Sadly, even last month's improved Yahoo profit didn't do enough to lift it's equity price up anywhere near enough to make Carol Bartz' 18 months heading the firm look positive.
In fact, the firm's performance over the period now stands at roughly half the return of the S&P500 Index, as shown in the nearby chart.
It seems that Facebook's rise as the social networking phenomenon- large enough to worry Google- has now totally eclipsed the old self-proclaimed social networking site- Yahoo.
In this post, written last May, I confirmed my belief that Bartz was brought in too late for even someone with her considerable talents to rescue Yahoo. That post mentioned Facebook's performance as surpassing Yahoo's on a measure of ad display impressions.

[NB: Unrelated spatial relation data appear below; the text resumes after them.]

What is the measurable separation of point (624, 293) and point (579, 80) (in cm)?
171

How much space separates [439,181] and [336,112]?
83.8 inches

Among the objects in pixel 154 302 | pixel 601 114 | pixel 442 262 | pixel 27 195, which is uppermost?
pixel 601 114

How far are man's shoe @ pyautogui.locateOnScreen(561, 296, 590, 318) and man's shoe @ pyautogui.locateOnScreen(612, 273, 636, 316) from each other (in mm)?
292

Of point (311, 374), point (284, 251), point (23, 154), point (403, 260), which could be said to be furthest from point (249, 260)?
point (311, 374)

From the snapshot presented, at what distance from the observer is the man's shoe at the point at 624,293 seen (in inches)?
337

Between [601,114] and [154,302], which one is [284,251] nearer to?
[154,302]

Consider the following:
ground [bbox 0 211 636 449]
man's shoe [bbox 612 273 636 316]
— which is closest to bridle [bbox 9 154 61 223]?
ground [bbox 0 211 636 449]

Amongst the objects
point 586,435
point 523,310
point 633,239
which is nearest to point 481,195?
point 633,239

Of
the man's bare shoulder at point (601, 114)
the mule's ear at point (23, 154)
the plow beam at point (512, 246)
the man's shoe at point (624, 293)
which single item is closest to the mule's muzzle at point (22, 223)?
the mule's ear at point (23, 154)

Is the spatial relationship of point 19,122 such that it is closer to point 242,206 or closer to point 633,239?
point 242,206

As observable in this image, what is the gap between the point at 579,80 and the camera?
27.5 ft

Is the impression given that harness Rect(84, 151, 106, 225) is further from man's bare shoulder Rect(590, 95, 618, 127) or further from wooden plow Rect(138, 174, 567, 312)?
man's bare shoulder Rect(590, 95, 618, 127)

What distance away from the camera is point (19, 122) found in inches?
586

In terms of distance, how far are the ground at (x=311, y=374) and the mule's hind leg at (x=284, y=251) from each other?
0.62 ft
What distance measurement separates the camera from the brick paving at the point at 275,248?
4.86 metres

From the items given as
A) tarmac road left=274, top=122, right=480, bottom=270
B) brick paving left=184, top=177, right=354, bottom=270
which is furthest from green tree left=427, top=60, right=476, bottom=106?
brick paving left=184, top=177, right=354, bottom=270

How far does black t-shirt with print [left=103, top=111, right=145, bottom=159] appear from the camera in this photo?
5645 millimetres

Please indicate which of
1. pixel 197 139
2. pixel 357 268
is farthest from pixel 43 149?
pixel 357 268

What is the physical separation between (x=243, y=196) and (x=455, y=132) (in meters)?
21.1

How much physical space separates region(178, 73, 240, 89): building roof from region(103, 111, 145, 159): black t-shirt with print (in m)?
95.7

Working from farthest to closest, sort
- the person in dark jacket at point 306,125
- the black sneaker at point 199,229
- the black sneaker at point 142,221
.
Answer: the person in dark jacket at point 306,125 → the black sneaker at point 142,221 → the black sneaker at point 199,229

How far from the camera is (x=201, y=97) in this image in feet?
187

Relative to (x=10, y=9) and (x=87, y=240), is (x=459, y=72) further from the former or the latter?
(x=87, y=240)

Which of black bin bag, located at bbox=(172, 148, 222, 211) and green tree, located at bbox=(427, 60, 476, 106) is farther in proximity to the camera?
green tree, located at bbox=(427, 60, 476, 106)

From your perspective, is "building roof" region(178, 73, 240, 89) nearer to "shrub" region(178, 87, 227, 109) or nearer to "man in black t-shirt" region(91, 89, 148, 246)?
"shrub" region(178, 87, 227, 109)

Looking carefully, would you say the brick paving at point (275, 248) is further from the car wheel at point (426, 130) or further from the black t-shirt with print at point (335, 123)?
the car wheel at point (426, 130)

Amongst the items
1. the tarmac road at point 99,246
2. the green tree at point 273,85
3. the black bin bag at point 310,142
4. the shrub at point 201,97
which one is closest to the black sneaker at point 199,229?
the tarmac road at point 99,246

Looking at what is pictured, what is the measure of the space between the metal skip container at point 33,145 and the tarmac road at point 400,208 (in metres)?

The language emanating from Yahoo concerning their recent results has become full-mode corporate speak. For example, this from Bartz,
"We're not trying to cut our way to revenue growth. We're investing for future revenue growth."
Well, yes. Except it's just not working. In a Facebook world, nobody thinks about Yahoo as a connection site anymore. It's just one more free information site. With a deal with Microsoft involving Bing, if I recall, that brought some much-needed money.
AOL, now spun back out from the disastrous TimeWarner linkage, just announced this morning that it is buying the online Huffington Post for $315MM. Does anyone really care that much? What does AOL bring to the table?
In the natural, Schumpeterian order of business, Yahoo and AOL, two giants of the early internet era, have now lost purpose and significance. I wonder just who even owns shares in these firms anymore?